Patrocle se frotta les yeux et contempla le visage livide de son ami. Sa longue chevelure aux mèches blanches était tout emmêlée, tunique était couverte de boue.

Il avait l’air usée jusqu’à l’âme. Il reporta son attention sur la femme. Mais elle n’était plus là. Il n’y avait pas non plus de rocher, seulement une vieille souche d’arbre.

La peur du surnaturel lui glaça les os, comme le souffle de l’hiver. Il regarda les alentours effrayés.


— Qui était-ce ? murmura-t-il.


— Il vaut mieux ne pas prononcer son nom. Suis-moi, Patrocle. Allons parler dans un endroit sûr.


Les deux hommes s’éloignèrent, mais Patrocle continuait de regarder derrière lui, et autour de lui. Une fois arrivé à la ferme, le vieil homme s’assit sur un divan et ferma les yeux un moment.

Patrocle s’assit en face de lui.


— Cette femme que tu as vue était une déesse, eh oui Patrocle ! Les dieux peuvent apparaître à certains d’entre nous, parfois pour le meilleur, et aussi pour le pire.


— Un arc, dit Patrocle songeur. Un cerf blanc… c’était… la déesse de la chasse ? C’était Artémis ? Ajouta-t-il en écarquillant des yeux.


— Elle est plus que cela, fit Chiron gravement. On lui a donné beaucoup de noms, Hécate, Séléné, Ilithye, déesse de la nature sauvage et de la chasse, maîtresse de la lune et de la nuit. Parfois on la voit en femme portant un chiton et un arc ; un cerf blanc n’est jamais loin quand elle est proche. Lorsqu’elle foule notre monde et se mêle des affaires des hommes, elle est la plus néfaste qui soit. Je me suis aperçu qu’elle s’intéressait à toi lorsque je l’ai vu t’observer une fois.


— Mais qu’est-ce que vous racontez ? dit Patrocle abasourdi, vous en parlez comme si elle était Hadès en personne. Artémis est la protectrice des chemins et des ports, des enfants et des animaux, beaucoup de sages-femmes lui adressent leurs prières quand elles aident des mères à accoucher. 

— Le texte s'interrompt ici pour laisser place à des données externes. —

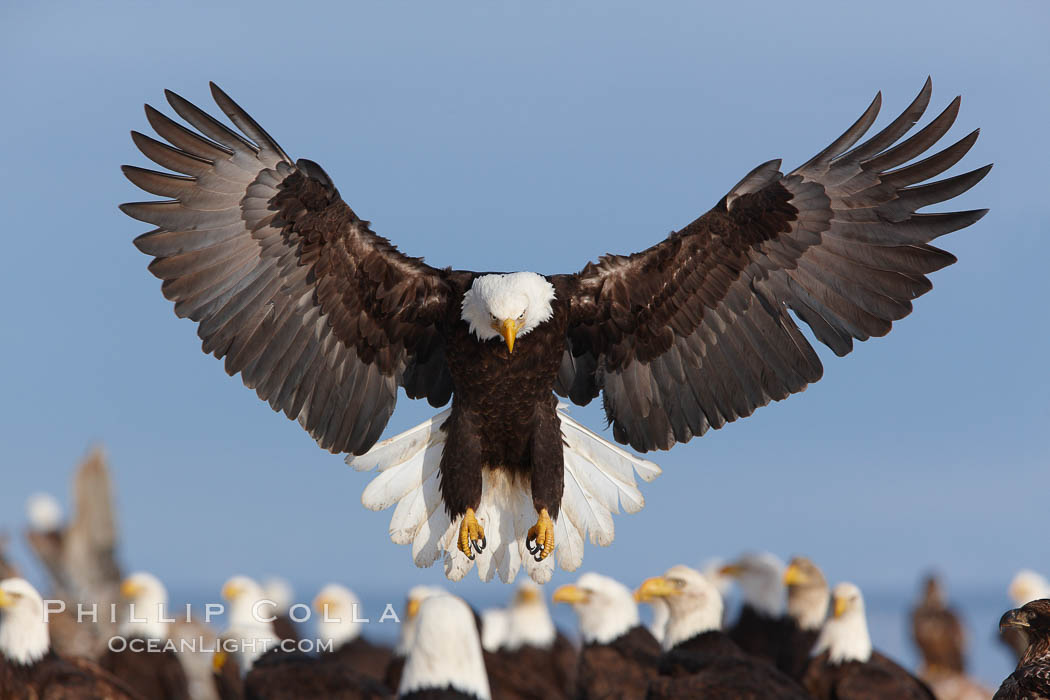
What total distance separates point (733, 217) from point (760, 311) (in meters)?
0.42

— Je crains que la vérité ne soit jamais aussi simple, et toi tu n’aurais pas dû lui confier ton souhait le plus cher. Elle a le pouvoir de te l’accorder.


— En quoi cela serait-il si terrible ?


— Il y a longtemps de cela, une femme l’a priée afin d’être aimée par le plus bel homme du monde – un homme riche, bon et doux. Le souhait fut exaucé. Il l’aimait. Mais il était déjà marié, et les frères de son épouse vinrent dans sa cabane et la découpèrent en morceaux, et lui avec. Est-ce que tu comprends, à présent ?


Patrocle se leva et fit quelques pas dans la pièce.


— J’ai demandé à être reconnu, murmura-t-il terrifié. Par tous les dieux qu’ai-je fais ?


— Le sort en est jeté, déclare Chiron. Il faut l’accepter maintenant.


— Pourquoi tu en sais autant sur elle ? dit Patrocle en le regardant intrigué.


— Elle m’a exaucé un souhait lorsque j’étais jeune, et je l’ai payé très cher, dit Chiron en baissant la tête.

Patrocle n’insista pas.


— Que dois-je faire ? demanda-t-il enfin.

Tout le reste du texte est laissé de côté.